ACTIVITY:
Once the pictures have been set aside, copy every remaining entry exactly.

DATASET:
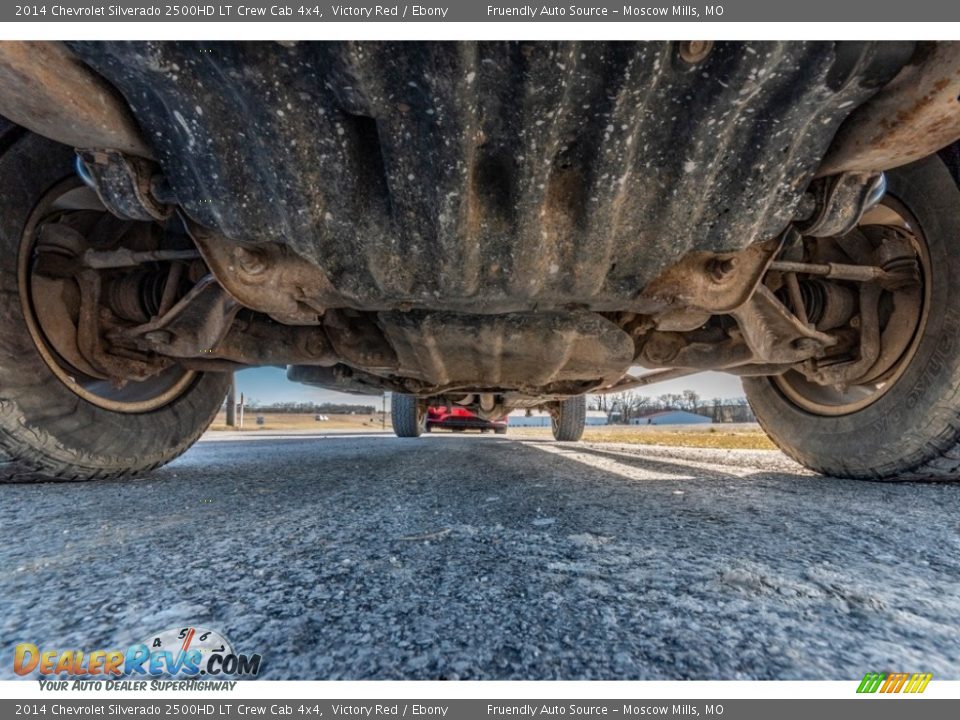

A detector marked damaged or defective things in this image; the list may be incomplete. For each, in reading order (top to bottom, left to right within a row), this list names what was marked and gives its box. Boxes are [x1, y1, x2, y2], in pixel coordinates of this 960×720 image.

rusty metal undercarriage [0, 40, 956, 416]
cracked asphalt [1, 434, 960, 680]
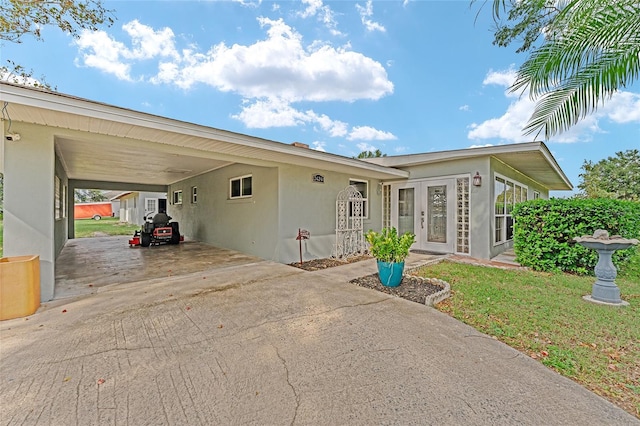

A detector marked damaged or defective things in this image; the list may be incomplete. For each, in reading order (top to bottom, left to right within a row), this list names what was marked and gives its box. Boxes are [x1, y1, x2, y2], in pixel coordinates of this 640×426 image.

crack in concrete [272, 344, 298, 424]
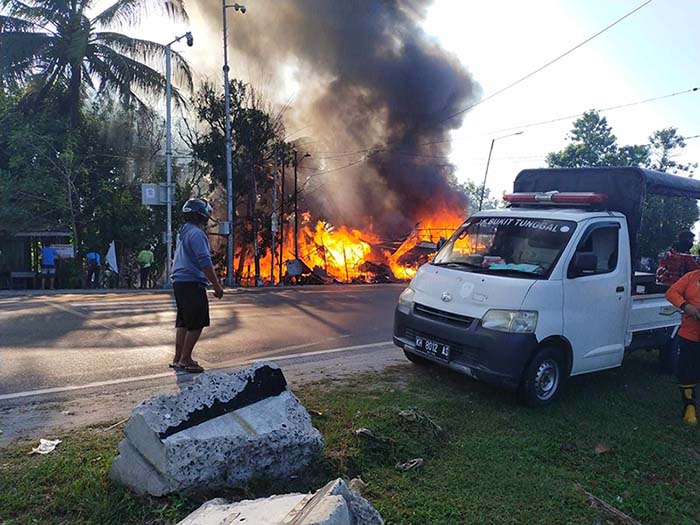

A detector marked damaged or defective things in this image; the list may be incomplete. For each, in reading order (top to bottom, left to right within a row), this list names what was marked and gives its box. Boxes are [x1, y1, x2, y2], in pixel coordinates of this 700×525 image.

broken concrete slab [110, 362, 324, 494]
broken concrete slab [176, 478, 382, 524]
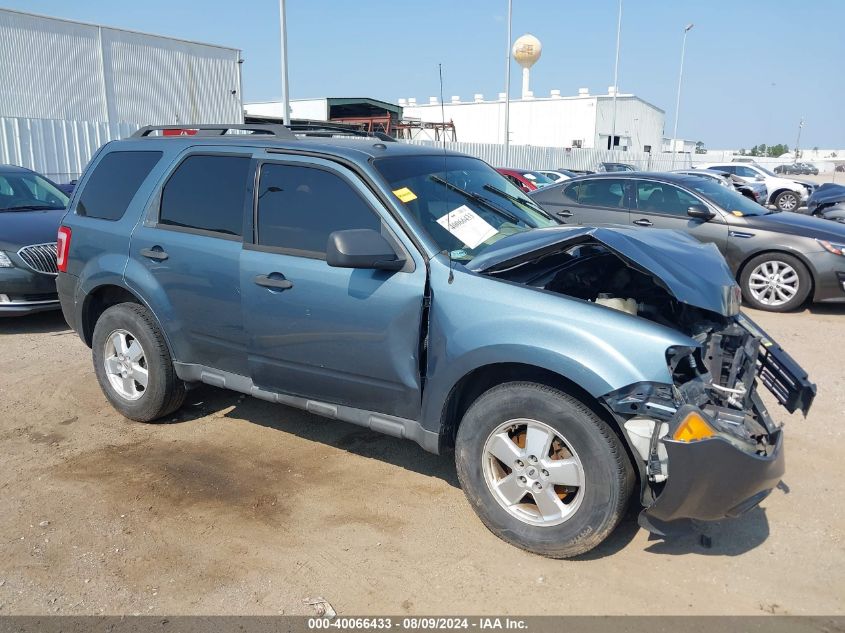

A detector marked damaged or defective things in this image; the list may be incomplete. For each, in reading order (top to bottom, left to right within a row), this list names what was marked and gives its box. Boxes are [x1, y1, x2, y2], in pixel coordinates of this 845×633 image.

damaged ford escape [56, 124, 816, 556]
crushed front end [604, 314, 816, 532]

WRITTEN SOLUTION:
A detector marked damaged or defective things in this image; the list may be incomplete. For each, in reading order (top to bottom, left to right within a row), this list names what was marked and gives its box. Boxes are [x1, y1, x2, y2], in pixel coordinates of this 960×720 image.

rusty metal undercarriage [0, 40, 956, 416]
cracked asphalt [1, 434, 960, 680]

A detector marked damaged or defective things in this image; the list may be incomplete. For each, in reading order (top to bottom, left to right within a row), this list names what was marked and gives its box. Boxes are [x1, y1, x2, y2], in pixel coordinates of this 640×426 image.

crack in concrete [272, 344, 298, 424]

A detector marked damaged or defective things in this image; the list may be incomplete. For each, in reading order (top to bottom, left to right within a row), this list names what was marked and gives its box. Boxes are [x1, y1, x2, y2], in pixel coordinates of this 700×525 image.

broken concrete slab [110, 362, 324, 494]
broken concrete slab [176, 478, 382, 524]

A detector marked damaged or defective things in this image; the list may be incomplete. For each, in reading order (top to bottom, left to right within a row), this list names what was marked and gives its box. Boxes are [x1, y1, x2, y2], in pixel coordinates of this 845×633 image.

damaged ford escape [56, 124, 816, 556]
crushed front end [604, 314, 816, 532]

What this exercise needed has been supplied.